Stored data —

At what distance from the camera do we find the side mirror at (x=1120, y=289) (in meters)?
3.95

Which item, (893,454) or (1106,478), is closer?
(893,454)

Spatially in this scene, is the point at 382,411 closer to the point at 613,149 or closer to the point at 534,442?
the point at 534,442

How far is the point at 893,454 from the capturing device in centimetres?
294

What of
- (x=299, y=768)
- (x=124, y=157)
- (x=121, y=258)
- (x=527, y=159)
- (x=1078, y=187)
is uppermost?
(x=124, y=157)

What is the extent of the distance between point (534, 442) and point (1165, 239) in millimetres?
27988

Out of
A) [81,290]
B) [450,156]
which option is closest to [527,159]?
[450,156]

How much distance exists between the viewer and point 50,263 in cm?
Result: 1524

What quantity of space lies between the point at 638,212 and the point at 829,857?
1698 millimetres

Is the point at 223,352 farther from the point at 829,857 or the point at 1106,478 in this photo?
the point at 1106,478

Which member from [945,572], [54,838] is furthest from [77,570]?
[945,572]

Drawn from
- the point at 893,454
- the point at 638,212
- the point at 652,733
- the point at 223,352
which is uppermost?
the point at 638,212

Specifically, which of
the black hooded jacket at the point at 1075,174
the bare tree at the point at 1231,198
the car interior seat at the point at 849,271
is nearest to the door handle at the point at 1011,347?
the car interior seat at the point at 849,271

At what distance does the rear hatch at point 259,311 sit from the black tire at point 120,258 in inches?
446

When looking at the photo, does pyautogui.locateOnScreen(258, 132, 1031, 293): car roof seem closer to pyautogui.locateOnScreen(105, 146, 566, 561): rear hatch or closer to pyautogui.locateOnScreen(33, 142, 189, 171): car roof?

Exercise objective —
Please lay out all of the entries above as a numbered list, one line per item, leaving out the blank lines.

Result of the exercise —
1. At what distance from the camera do we find the side mirror at (x=1120, y=289) (in meters)?
2. 3.95
3. Which item, (893,454) or (1106,478), is closer?
4. (893,454)
5. Spatially in this scene, is the point at 382,411 closer to the point at 613,149 or closer to the point at 534,442?
6. the point at 534,442
7. How far is the point at 893,454 from the capturing device in centimetres?
8. 294
9. What of
10. - (x=299, y=768)
11. - (x=124, y=157)
12. - (x=121, y=258)
13. - (x=527, y=159)
14. - (x=1078, y=187)
15. is uppermost?
16. (x=124, y=157)
17. What is the extent of the distance between point (534, 442) and point (1165, 239) in millimetres?
18. 27988
19. Out of
20. A) [81,290]
21. B) [450,156]
22. which option is closest to [527,159]?
23. [450,156]
24. How much distance exists between the viewer and point 50,263 in cm?
25. Result: 1524
26. What quantity of space lies between the point at 638,212 and the point at 829,857?
27. 1698 millimetres
28. Is the point at 223,352 farther from the point at 829,857 or the point at 1106,478 in this photo?
29. the point at 1106,478
30. Which member from [945,572], [54,838] is furthest from [77,570]?
31. [945,572]
32. Drawn from
33. - the point at 893,454
34. - the point at 638,212
35. - the point at 652,733
36. - the point at 223,352
37. which is uppermost?
38. the point at 638,212
39. Specifically, which of
40. the black hooded jacket at the point at 1075,174
41. the bare tree at the point at 1231,198
42. the car interior seat at the point at 849,271
43. is nearest to the door handle at the point at 1011,347?
44. the car interior seat at the point at 849,271
45. At what distance does the rear hatch at point 259,311 sit from the black tire at point 120,258 in inches?
46. 446
47. When looking at the photo, does pyautogui.locateOnScreen(258, 132, 1031, 293): car roof seem closer to pyautogui.locateOnScreen(105, 146, 566, 561): rear hatch or closer to pyautogui.locateOnScreen(33, 142, 189, 171): car roof?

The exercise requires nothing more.